→ **AIM**:
Identify each line in the material below that contains the word "farther" and copy those lines in full.

→ **Spatial questions linked to pictures**:
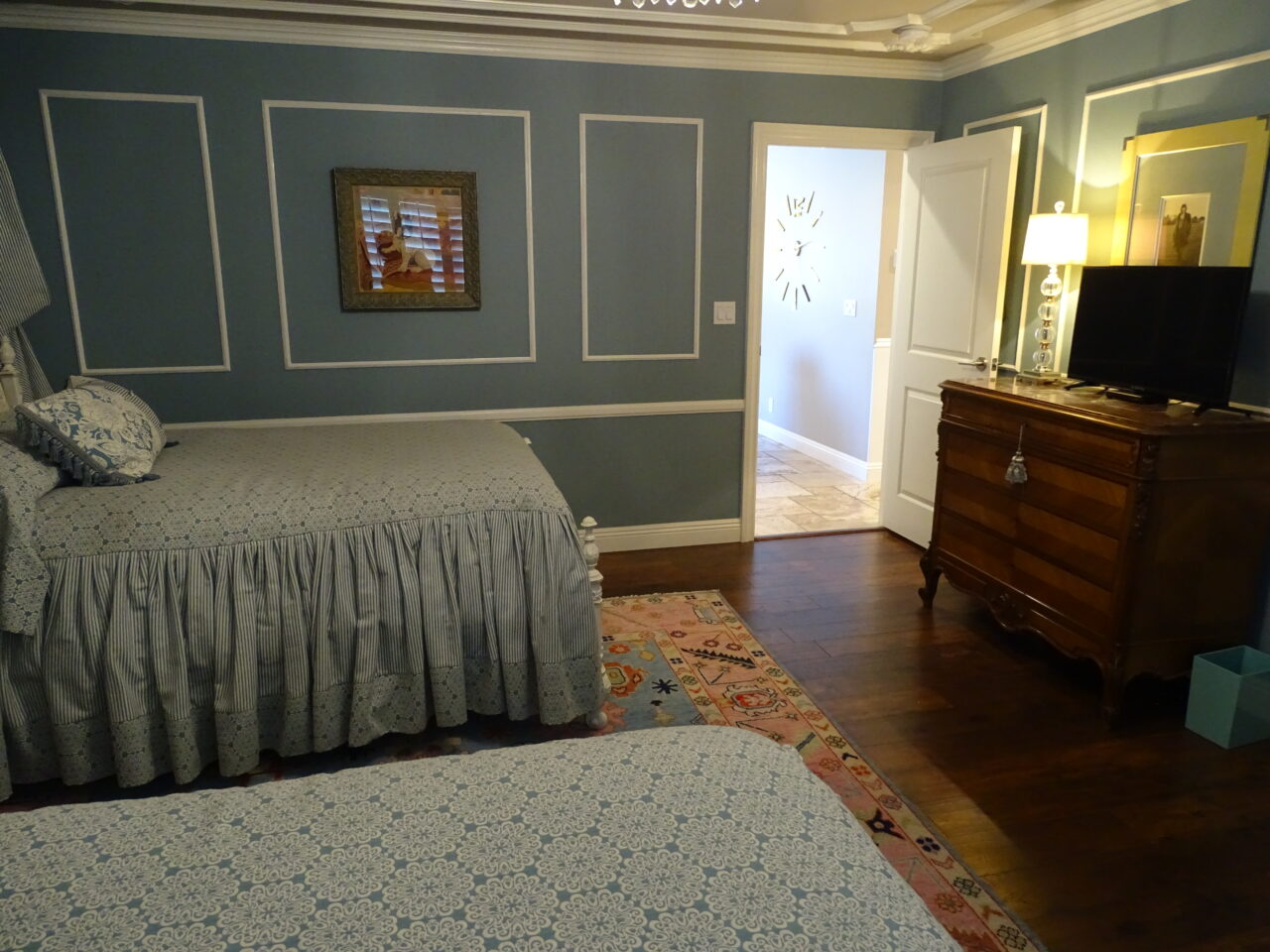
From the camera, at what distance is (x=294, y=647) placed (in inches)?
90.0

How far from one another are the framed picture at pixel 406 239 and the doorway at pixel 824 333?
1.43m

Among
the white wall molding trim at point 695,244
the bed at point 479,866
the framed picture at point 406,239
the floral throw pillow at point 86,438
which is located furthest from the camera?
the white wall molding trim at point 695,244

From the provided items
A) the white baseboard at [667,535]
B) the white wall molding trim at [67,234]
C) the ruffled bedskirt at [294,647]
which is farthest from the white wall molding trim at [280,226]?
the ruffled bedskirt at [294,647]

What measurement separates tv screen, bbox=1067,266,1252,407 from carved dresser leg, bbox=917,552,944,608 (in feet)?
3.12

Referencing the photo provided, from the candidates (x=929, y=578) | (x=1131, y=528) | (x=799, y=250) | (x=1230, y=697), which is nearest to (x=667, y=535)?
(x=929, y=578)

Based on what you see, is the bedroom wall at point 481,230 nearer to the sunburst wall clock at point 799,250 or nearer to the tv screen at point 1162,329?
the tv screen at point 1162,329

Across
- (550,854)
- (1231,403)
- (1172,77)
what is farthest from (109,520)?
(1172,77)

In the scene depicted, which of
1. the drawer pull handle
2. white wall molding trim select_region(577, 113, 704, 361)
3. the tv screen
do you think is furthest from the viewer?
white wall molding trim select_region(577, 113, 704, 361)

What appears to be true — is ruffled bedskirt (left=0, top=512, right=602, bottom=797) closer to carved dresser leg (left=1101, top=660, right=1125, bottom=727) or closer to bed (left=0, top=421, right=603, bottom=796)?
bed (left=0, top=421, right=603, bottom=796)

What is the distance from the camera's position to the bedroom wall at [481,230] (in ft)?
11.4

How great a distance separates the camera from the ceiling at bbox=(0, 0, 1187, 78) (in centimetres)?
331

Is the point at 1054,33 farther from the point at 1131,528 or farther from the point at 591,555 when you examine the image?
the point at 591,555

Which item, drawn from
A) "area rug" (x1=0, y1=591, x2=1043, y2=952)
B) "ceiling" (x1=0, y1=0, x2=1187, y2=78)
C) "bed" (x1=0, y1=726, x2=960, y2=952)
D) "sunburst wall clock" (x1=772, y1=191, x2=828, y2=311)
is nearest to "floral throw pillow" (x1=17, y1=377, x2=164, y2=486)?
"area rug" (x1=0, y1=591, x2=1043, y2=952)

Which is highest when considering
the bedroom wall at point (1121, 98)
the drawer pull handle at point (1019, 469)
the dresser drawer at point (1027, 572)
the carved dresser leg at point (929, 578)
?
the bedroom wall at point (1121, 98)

---

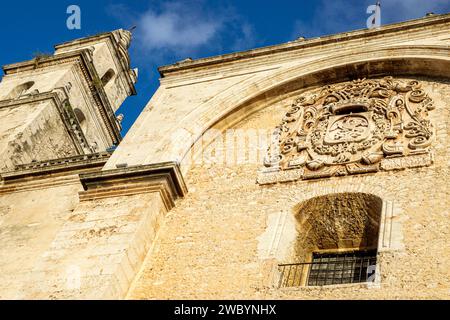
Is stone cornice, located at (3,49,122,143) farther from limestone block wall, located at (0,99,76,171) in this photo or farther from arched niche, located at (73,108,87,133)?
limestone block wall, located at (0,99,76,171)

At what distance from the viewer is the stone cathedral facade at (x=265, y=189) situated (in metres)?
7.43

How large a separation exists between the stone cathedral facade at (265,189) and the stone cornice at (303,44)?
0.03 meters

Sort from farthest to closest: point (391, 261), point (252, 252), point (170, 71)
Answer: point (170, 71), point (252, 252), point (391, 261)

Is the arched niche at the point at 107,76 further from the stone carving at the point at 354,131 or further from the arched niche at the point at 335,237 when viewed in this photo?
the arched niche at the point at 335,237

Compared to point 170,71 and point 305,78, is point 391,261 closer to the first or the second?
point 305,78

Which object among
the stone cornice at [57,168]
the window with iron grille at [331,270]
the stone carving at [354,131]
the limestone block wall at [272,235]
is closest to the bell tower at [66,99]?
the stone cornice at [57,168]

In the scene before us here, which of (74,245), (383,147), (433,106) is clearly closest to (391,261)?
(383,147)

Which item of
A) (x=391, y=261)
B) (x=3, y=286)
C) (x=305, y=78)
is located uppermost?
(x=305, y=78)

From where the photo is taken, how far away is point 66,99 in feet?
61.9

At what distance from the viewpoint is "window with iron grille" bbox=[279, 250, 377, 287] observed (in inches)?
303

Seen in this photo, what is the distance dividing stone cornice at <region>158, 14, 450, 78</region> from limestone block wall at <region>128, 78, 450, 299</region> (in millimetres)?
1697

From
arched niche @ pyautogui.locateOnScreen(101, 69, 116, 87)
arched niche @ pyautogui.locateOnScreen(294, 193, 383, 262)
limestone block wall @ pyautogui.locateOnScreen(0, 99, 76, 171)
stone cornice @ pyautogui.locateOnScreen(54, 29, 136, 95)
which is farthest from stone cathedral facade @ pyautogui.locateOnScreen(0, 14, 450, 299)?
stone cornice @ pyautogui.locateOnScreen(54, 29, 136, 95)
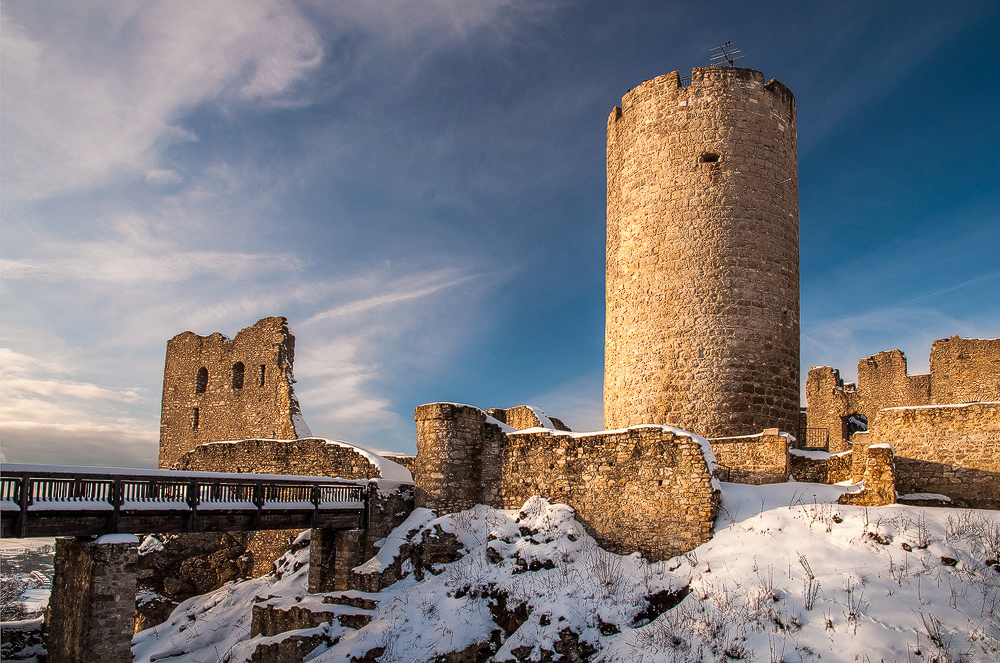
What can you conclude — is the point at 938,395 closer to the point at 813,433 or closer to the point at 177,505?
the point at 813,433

→ **RESPONSE BELOW**:
Is the point at 1054,33 farther from the point at 1131,528 or farther from the point at 591,555 when you examine the image?
Is stone cornice, located at (3,49,122,143) farther from limestone block wall, located at (0,99,76,171) in this photo or farther from arched niche, located at (73,108,87,133)?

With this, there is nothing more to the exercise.